INSTRUÇÃO 1:
Liste todas as entidades que, segundo o texto sobre prevenção do suicídio, criaram o Setembro Amarelo no Brasil.
INSTRUÇÃO 2:
Escreva a continuação do texto sobre prevenção do suicídio, começando logo após a última frase.

Pular para o conteúdo principal

É preciso falar sobre suicídio

       

O mês de setembro é marcado pela campanha “Setembro Amarelo”, destinada a conscientizar a sociedade sobre a prevenção do suicídio. Embora a conscientização seja intensificada durante este mês, o suicídio ocorre ao longo do ano todo, tornando necessário romper preconceitos e desmistificar o tema. No Brasil, o evento foi criado em 2015 pelo CVV (Centro de Valorização da Vida), CFM (Conselho Federal de Medicina) e ABP (Associação Brasileira de Psiquiatria). A palavra suicídio deriva do latim sui (si mesmo) e caedere (ação de matar), ou seja, é um ato de autodestruição, de realização do desejo de morrer ou acabar com a própria vida. O suicídio é um fenômeno complexo, influenciado por diversos fatores, que pode afetar pessoas de diferentes origens, idades, classes sociais, orientações sexuais e identidades de gênero. Entretanto, o suicídio pode ser prevenido, começando pelo reconhecimento dos sinais de alerta.

LINHAS DE DADOS:

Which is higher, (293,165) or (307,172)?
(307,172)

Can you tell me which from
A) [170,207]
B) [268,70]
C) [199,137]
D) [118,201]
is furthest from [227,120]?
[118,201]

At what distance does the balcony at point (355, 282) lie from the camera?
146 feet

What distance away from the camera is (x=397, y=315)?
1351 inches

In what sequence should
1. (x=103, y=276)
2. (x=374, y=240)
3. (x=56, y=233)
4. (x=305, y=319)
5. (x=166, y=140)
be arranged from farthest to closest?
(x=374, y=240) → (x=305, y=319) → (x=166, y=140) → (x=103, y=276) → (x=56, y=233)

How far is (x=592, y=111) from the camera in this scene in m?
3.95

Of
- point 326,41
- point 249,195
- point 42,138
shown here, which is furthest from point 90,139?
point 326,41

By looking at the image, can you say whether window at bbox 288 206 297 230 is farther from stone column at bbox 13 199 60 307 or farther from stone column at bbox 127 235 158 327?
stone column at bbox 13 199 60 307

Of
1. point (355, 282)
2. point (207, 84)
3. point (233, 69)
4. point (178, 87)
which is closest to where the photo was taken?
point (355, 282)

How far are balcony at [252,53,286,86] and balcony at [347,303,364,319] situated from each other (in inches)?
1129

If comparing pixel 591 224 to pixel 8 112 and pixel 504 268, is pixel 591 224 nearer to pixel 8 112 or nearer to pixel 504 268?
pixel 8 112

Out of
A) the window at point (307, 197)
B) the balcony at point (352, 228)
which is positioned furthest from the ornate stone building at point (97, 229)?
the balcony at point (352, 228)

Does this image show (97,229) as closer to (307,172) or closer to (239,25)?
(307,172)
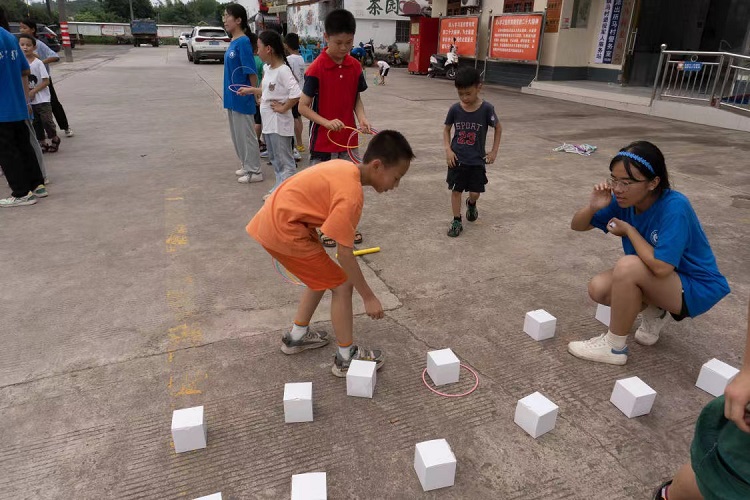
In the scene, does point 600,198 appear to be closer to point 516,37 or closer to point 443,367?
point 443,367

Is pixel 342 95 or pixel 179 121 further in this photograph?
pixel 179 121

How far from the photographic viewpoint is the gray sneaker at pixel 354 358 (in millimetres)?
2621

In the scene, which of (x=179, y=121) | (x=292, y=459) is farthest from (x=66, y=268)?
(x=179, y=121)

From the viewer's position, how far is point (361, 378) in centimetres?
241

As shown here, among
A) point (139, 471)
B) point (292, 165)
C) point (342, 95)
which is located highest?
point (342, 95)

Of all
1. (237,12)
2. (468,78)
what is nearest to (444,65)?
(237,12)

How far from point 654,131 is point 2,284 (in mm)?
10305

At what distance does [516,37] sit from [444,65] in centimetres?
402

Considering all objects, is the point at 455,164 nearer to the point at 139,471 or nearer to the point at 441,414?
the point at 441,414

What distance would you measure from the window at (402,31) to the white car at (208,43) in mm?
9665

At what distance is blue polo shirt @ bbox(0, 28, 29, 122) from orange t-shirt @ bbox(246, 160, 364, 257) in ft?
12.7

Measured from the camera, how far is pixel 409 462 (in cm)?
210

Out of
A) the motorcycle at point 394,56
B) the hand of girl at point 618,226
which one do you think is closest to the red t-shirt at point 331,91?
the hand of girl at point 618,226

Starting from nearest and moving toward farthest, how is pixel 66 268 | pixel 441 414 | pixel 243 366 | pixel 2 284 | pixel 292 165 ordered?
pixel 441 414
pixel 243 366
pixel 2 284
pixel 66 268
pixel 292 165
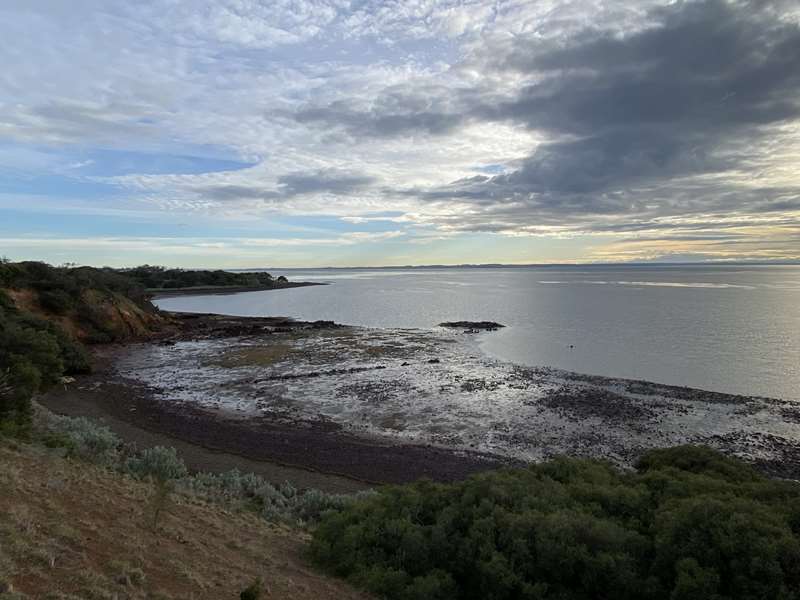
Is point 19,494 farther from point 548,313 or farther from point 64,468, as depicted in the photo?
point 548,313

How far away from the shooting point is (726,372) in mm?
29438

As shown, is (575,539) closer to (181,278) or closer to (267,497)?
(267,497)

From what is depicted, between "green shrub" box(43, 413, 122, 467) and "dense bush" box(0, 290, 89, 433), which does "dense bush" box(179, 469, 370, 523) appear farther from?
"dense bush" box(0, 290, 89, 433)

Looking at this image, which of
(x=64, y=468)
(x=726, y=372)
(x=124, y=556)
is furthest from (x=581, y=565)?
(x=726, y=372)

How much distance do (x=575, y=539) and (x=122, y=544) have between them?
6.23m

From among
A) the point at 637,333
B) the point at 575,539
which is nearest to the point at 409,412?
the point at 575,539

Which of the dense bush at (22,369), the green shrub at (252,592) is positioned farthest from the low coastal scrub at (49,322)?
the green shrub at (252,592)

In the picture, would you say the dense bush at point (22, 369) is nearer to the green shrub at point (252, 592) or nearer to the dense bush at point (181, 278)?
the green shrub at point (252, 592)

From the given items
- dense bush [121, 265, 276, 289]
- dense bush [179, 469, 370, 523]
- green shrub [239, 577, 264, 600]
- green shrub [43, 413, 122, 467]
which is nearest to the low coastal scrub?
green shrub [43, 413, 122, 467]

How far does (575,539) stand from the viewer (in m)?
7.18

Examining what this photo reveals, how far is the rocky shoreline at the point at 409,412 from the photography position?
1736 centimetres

---

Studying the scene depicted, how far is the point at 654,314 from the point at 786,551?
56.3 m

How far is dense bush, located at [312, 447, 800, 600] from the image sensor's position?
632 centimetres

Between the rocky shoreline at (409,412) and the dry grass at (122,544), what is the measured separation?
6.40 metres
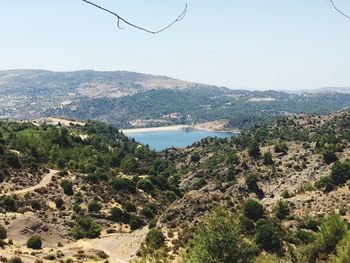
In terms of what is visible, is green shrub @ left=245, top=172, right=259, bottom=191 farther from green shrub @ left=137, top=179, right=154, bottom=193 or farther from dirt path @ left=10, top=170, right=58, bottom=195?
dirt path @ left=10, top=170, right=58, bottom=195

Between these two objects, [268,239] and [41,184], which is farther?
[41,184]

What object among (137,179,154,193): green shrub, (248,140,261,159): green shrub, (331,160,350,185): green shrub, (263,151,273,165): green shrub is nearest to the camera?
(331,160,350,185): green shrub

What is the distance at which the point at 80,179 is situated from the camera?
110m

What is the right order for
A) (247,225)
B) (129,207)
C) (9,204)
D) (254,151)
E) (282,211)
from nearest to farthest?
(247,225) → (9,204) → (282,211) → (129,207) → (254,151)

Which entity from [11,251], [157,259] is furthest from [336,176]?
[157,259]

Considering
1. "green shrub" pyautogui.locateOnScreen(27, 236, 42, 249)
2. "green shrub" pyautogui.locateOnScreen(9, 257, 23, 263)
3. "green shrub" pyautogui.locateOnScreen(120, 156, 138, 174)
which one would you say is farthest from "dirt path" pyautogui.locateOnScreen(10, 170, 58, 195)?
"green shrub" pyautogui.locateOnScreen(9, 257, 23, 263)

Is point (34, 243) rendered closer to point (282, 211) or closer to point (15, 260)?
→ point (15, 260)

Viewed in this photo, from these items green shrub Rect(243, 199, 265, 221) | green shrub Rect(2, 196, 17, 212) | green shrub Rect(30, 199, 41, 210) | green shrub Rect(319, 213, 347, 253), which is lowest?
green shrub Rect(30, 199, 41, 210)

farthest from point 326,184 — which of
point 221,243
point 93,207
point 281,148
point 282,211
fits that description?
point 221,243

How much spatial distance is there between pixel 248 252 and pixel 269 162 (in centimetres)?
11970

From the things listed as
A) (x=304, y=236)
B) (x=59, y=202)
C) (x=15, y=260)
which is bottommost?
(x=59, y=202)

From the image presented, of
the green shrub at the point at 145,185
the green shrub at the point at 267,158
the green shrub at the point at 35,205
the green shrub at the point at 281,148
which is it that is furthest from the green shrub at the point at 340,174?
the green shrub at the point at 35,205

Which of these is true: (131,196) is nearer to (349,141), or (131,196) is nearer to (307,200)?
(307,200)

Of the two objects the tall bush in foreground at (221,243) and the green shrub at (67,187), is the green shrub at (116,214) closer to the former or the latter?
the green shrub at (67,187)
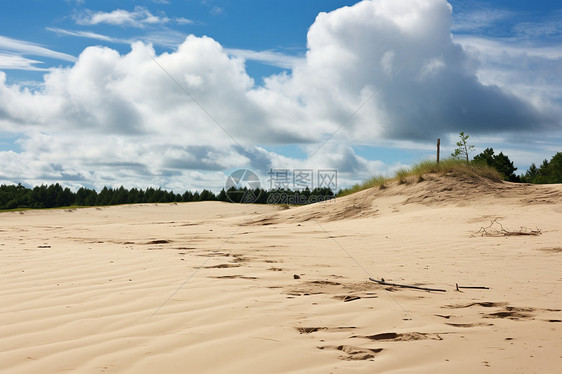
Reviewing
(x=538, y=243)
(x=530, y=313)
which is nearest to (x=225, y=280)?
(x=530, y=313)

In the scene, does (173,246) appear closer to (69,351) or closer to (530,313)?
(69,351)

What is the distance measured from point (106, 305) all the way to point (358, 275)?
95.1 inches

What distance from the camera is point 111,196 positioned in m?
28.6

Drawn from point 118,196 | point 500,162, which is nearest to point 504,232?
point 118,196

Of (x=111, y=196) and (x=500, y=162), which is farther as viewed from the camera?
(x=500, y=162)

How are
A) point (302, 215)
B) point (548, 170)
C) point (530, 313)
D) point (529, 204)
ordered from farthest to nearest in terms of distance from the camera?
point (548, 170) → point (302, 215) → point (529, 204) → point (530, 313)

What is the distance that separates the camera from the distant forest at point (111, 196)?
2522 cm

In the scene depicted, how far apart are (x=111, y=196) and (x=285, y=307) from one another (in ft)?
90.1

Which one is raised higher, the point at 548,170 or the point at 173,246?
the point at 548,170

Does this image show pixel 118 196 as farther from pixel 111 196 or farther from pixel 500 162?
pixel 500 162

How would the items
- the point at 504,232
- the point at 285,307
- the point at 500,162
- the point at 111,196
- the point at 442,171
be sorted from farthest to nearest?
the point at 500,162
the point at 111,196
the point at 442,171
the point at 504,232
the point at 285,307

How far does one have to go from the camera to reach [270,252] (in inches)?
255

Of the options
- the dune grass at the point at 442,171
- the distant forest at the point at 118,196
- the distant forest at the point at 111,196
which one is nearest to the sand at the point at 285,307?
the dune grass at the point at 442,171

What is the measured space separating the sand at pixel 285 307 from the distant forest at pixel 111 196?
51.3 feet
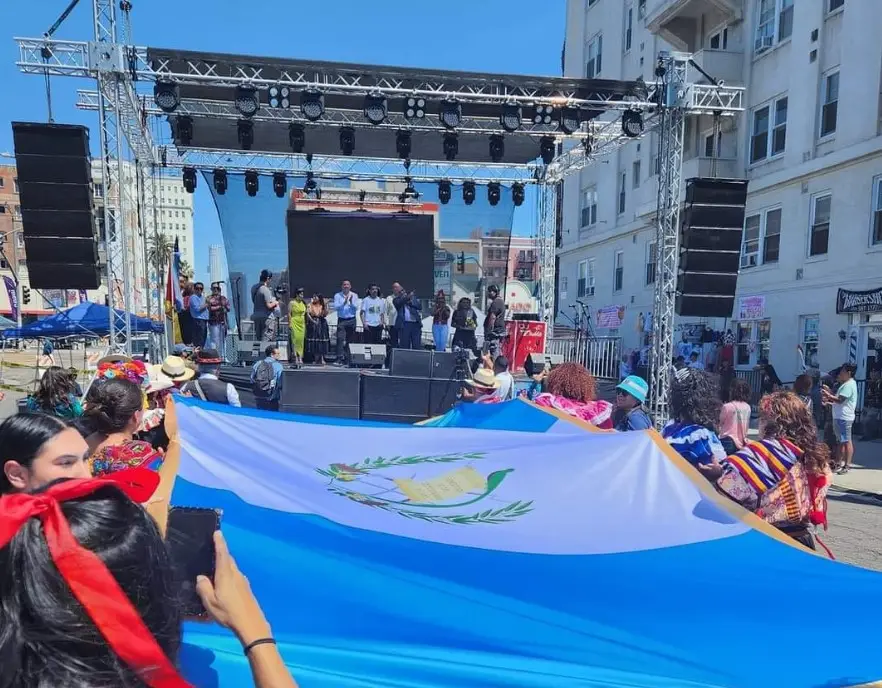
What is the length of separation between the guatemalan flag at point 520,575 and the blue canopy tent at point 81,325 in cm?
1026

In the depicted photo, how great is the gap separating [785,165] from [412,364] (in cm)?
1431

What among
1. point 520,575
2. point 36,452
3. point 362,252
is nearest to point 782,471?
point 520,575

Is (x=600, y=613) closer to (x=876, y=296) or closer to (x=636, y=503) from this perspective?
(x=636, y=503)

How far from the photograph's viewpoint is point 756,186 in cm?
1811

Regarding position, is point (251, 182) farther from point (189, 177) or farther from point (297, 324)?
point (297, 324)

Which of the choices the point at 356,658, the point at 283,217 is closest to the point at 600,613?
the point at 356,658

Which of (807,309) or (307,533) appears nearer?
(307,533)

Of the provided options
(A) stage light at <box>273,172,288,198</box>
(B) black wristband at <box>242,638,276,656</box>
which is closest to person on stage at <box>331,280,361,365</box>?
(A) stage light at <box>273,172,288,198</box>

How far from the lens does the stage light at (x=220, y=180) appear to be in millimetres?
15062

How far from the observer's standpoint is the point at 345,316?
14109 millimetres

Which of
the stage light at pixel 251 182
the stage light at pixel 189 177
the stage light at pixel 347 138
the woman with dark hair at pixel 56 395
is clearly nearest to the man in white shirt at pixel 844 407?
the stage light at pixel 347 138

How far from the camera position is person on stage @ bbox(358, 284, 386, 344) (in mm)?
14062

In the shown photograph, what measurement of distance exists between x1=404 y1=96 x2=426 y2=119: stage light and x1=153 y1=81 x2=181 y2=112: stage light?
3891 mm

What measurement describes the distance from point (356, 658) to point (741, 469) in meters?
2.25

RESPOSTA 1:
- CVV (Centro de Valorização da Vida)
- CFM (Conselho Federal de Medicina)
- ABP (Associação Brasileira de Psiquiatria)

RESPOSTA 2:
No Brasil, a média é de 6 a 7 mortes por 100 mil habitantes, abaixo da média mundial de 13 a 14 por 100 mil. O preocupante é que, enquanto a média mundial se mantém estável, esse número cresce no Brasil, especialmente entre jovens de 15 a 25 anos. Homens tendem a cometer mais suicídios, embora as mulheres façam mais tentativas. Destaca-se também que homossexuais, bissexuais e transexuais apresentam índices de suicídio superiores, possivelmente ligados a causas culturais e preconceitos sociais. Globalmente, uma pessoa comete suicídio a cada 40 segundos, totalizando quase um milhão de pessoas ao ano. Estima-se que de 10 a 20 milhões de pessoas tentem o suicídio anualmente. Segundo a OMS (Organização Mundial da Saúde), 90% dos suicídios podem ser prevenidos. Também é importante atentar para as pessoas que convivem com o suicida, já que de 6 a 10 pessoas são diretamente impactadas em cada caso, sofrendo consequências difíceis de reparar. Assim, é fundamental entender as diferenças que envolvem o fenômeno.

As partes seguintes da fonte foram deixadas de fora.